Verfahren zur Outdoor-Werft gestoppt

Papenburg. Seit Donnerstagvormittag steht fest: Es wird keine Outdoor-Werft im Papenburger Volkspark geben. In einem vertrauensvollen Gespräch zwischen Investor und Vertretern der Verwaltung hat Investor Frank Fennen seine Entscheidung kundgetan und diese auch umfangreich begründet: „Es gibt eine Vielzahl von Gründen, die für mich gegen eine Realisierung des Projektes sprechen“, sagt er zu Beginn des Gesprächs.

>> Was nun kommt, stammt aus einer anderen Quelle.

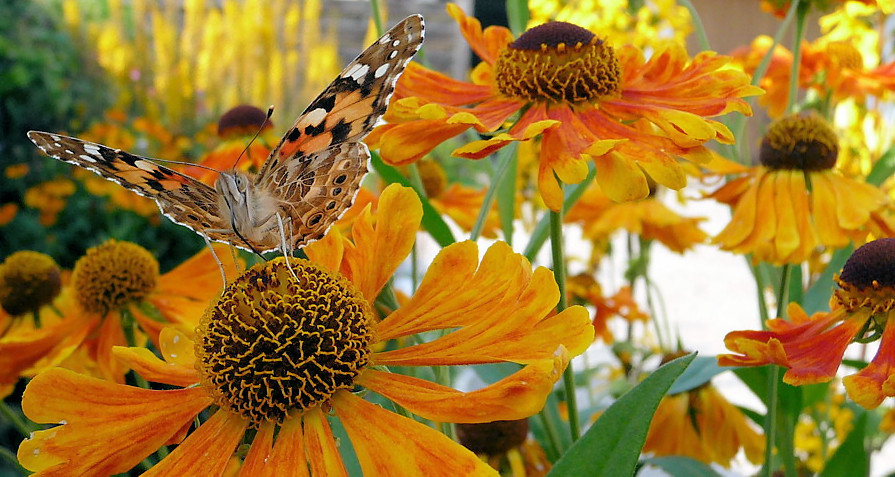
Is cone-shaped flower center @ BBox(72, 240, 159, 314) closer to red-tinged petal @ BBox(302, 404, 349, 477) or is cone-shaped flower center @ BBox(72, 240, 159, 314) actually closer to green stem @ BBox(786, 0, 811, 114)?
red-tinged petal @ BBox(302, 404, 349, 477)

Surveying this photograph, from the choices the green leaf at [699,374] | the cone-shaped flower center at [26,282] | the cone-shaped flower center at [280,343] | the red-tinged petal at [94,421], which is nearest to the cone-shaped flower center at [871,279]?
the green leaf at [699,374]

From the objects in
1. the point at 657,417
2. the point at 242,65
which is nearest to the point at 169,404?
the point at 657,417

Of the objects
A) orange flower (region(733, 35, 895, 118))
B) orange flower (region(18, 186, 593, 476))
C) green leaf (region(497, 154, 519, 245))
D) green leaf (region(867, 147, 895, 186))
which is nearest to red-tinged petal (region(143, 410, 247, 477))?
orange flower (region(18, 186, 593, 476))

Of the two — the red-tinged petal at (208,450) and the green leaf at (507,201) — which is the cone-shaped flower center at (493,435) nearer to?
the green leaf at (507,201)

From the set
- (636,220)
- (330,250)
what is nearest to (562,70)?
(330,250)

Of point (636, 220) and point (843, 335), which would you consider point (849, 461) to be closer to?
point (843, 335)

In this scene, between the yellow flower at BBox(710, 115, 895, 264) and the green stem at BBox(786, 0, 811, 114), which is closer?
the yellow flower at BBox(710, 115, 895, 264)
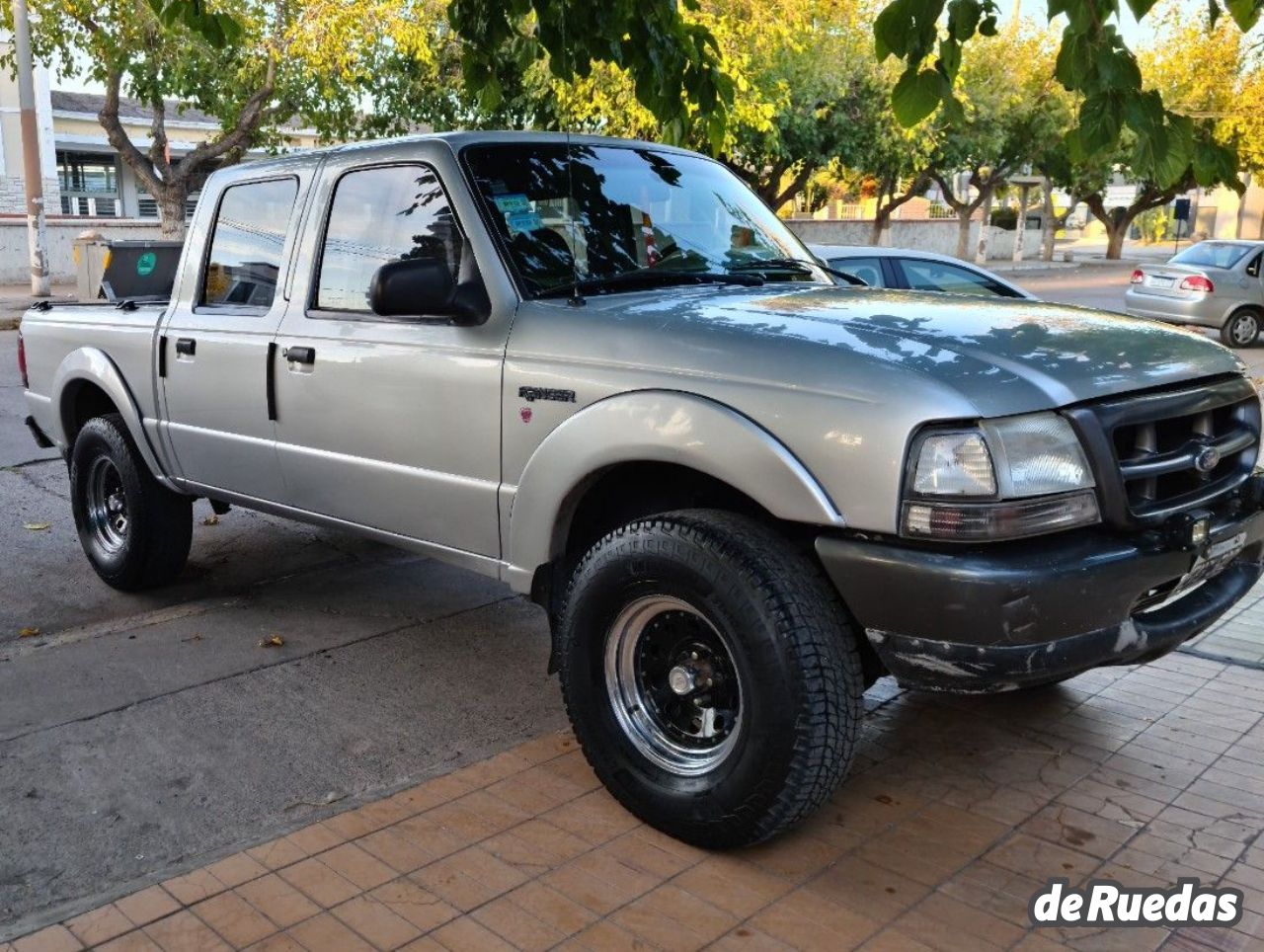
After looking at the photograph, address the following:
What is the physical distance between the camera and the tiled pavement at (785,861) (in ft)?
10.1

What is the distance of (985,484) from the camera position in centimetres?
297

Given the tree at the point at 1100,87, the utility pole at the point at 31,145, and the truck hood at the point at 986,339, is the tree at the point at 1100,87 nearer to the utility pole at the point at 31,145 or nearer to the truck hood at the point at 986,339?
the truck hood at the point at 986,339

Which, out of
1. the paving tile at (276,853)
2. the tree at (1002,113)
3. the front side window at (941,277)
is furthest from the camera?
the tree at (1002,113)

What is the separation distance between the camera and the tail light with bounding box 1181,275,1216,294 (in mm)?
17344

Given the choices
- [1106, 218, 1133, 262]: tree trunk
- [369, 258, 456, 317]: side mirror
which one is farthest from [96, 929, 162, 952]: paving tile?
[1106, 218, 1133, 262]: tree trunk

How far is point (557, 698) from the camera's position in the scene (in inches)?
186

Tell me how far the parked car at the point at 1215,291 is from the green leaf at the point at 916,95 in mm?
15375

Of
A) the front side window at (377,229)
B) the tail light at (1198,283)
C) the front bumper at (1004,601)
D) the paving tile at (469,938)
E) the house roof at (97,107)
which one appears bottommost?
the paving tile at (469,938)

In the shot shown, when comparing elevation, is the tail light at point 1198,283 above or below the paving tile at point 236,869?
above

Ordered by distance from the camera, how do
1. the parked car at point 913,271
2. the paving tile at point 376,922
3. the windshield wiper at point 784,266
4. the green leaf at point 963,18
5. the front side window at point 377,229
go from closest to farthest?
the paving tile at point 376,922 → the green leaf at point 963,18 → the front side window at point 377,229 → the windshield wiper at point 784,266 → the parked car at point 913,271

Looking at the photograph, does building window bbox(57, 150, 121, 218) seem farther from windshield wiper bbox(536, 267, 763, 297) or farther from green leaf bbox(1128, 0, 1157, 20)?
green leaf bbox(1128, 0, 1157, 20)

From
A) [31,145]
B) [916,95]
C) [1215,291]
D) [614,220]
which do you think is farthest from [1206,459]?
[31,145]

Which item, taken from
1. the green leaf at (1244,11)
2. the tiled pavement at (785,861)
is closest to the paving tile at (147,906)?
the tiled pavement at (785,861)
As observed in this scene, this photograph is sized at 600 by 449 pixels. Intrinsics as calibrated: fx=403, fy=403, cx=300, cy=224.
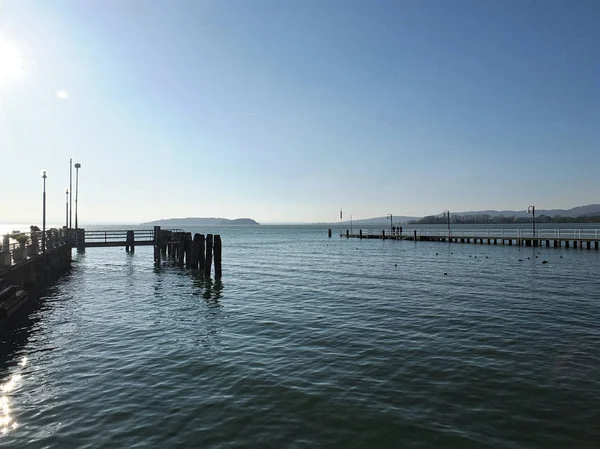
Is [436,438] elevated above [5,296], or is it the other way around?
[5,296]

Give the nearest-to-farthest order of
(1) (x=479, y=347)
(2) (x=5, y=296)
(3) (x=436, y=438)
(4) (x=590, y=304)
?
(3) (x=436, y=438) < (1) (x=479, y=347) < (2) (x=5, y=296) < (4) (x=590, y=304)

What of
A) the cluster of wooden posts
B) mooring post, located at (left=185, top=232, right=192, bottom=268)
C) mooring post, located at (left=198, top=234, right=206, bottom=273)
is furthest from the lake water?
mooring post, located at (left=185, top=232, right=192, bottom=268)

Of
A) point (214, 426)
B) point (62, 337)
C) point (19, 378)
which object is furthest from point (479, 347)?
point (62, 337)

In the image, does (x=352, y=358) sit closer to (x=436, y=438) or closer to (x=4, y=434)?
(x=436, y=438)

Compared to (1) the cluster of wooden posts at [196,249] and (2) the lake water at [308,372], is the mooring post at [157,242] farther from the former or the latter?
(2) the lake water at [308,372]

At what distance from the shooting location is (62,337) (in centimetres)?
1327

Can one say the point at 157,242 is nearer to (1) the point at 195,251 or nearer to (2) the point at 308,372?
(1) the point at 195,251

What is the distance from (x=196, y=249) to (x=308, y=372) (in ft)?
77.0

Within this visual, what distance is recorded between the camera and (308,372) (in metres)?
9.84

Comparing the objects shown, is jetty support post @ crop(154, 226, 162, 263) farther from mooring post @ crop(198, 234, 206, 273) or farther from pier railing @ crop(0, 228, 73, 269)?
pier railing @ crop(0, 228, 73, 269)

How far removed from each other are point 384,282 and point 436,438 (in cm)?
A: 1827

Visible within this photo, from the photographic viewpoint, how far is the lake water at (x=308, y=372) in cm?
707

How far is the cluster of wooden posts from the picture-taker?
28.8 meters

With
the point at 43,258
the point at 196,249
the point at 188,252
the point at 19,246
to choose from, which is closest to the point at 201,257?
the point at 196,249
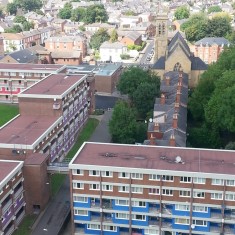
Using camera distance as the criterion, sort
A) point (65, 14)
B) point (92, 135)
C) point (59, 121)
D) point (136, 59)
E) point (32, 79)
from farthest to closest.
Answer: point (65, 14)
point (136, 59)
point (32, 79)
point (92, 135)
point (59, 121)

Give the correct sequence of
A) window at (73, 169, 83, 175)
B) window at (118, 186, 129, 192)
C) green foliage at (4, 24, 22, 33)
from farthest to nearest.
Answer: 1. green foliage at (4, 24, 22, 33)
2. window at (73, 169, 83, 175)
3. window at (118, 186, 129, 192)

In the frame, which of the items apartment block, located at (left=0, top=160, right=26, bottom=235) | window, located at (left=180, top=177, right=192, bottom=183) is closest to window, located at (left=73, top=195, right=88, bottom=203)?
apartment block, located at (left=0, top=160, right=26, bottom=235)

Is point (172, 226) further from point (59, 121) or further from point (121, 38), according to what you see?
point (121, 38)

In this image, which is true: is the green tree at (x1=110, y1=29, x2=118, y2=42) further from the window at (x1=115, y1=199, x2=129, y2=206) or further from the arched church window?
the window at (x1=115, y1=199, x2=129, y2=206)

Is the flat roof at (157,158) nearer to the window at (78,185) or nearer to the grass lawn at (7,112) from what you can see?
the window at (78,185)

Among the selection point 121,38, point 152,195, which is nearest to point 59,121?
point 152,195

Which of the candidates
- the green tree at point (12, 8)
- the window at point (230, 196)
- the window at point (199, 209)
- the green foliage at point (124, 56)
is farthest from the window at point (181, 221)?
the green tree at point (12, 8)

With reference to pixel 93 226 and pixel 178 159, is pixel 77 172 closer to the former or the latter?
pixel 93 226

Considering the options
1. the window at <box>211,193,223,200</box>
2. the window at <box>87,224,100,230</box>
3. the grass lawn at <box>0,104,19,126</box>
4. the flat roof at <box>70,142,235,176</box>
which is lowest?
the window at <box>87,224,100,230</box>
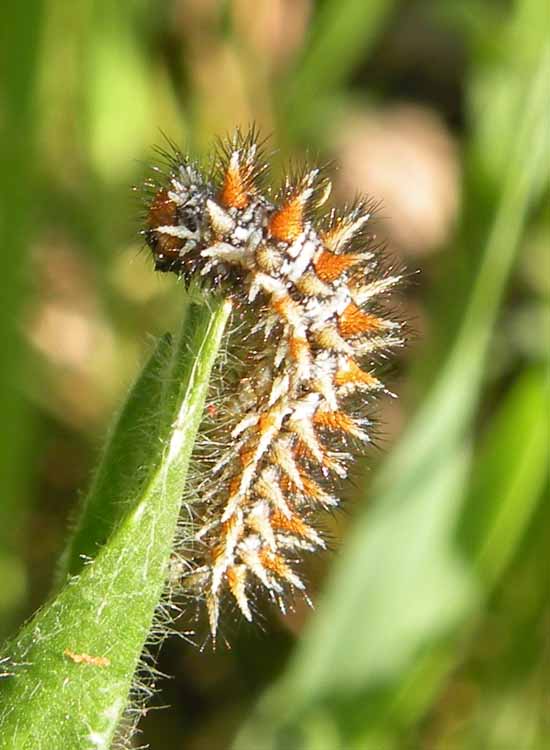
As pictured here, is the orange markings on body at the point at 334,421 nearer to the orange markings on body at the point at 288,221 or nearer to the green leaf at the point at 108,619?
the orange markings on body at the point at 288,221

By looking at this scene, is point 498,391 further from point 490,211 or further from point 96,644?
point 96,644

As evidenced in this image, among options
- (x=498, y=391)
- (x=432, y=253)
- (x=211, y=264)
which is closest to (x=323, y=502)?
(x=211, y=264)

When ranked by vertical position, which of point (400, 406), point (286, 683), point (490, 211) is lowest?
point (286, 683)

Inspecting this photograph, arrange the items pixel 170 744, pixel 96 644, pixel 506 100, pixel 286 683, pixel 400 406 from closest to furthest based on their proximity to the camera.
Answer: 1. pixel 96 644
2. pixel 286 683
3. pixel 170 744
4. pixel 506 100
5. pixel 400 406

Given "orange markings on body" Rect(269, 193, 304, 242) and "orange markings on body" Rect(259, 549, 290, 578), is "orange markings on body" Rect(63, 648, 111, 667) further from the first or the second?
"orange markings on body" Rect(269, 193, 304, 242)

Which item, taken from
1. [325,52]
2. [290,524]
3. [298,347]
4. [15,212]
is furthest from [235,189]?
[325,52]

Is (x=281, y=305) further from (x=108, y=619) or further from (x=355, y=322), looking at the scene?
(x=108, y=619)

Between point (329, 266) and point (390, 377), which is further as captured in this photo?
point (390, 377)
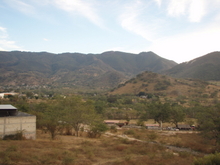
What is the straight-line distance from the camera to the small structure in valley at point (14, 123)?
2205 cm

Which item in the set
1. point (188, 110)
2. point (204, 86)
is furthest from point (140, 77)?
point (188, 110)

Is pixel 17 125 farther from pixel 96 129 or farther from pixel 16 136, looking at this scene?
pixel 96 129

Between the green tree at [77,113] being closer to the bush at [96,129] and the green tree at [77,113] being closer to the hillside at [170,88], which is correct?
the bush at [96,129]

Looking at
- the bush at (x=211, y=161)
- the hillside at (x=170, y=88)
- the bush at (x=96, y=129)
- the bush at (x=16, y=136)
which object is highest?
the hillside at (x=170, y=88)

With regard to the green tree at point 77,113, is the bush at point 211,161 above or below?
below

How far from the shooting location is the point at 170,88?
118750 mm

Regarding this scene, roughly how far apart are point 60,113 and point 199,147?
70.1 ft

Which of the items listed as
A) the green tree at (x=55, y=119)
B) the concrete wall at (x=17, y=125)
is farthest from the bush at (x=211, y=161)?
the green tree at (x=55, y=119)

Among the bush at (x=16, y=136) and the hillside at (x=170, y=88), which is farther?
the hillside at (x=170, y=88)

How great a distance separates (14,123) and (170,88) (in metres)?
108

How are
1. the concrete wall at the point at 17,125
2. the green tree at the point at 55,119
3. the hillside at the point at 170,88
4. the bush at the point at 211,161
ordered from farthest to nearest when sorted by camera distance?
the hillside at the point at 170,88 < the green tree at the point at 55,119 < the concrete wall at the point at 17,125 < the bush at the point at 211,161

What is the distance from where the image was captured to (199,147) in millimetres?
24734

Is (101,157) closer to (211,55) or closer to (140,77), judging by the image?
(140,77)

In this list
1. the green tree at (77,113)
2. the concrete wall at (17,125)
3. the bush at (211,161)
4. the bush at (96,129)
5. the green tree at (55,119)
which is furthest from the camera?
the bush at (96,129)
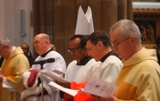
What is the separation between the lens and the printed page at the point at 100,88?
252cm

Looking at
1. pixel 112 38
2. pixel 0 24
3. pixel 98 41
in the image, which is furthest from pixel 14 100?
pixel 0 24

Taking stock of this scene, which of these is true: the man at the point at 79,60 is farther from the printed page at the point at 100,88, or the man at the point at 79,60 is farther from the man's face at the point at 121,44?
the printed page at the point at 100,88

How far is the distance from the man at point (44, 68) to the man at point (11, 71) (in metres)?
0.58

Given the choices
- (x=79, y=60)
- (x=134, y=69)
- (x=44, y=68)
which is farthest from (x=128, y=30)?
(x=44, y=68)

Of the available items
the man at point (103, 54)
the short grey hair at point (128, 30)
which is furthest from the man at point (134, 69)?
the man at point (103, 54)

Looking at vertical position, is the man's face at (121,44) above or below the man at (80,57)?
above

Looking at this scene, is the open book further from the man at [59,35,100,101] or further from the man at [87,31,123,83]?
the man at [59,35,100,101]

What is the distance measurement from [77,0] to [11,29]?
4.25 m

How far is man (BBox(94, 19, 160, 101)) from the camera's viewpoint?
255 cm

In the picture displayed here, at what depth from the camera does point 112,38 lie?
9.16ft

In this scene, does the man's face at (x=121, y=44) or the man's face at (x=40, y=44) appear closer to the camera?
the man's face at (x=121, y=44)

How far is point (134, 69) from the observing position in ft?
8.80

„Eine Freizeitanlage dieser Größenordnung braucht von Anfang an ein positives Image. Der Erfolg dieser Einrichtung steht und fällt mit der Zahl der Besucher*innen. Ich hätte für Papenburg viel Geld in die Hand genommen, allerdings hätte ich nach der Realisierung auch damit rechnen müssen, dass die Besucherzahlen unter den kalkulierten notwendigen Zahlen liegen. Für mich ist dieses Projekt nicht mehr wirtschaftlich“, sagt Investor der Frank Fennen. Im weiteren Gespräch berichtet er, dass mögliche Lieferanten und durchführende Firmen vor Ort in ersten gemeinsamen Terminen bereits von Bürger*innen dieser Stadt heftig kritisiert wurden, wie sie ein solches Projekt unterstützen können. „Wenn ich sogar die Sicherheit der Menschen gefährdet sehe, die mich bei der Realisierung unterstützen wollten, wie kann ich da an einem solchen Projekt festhalten?“, fragt der Investor im Rahmen der Gesprächsrunde am Donnerstagvormittag.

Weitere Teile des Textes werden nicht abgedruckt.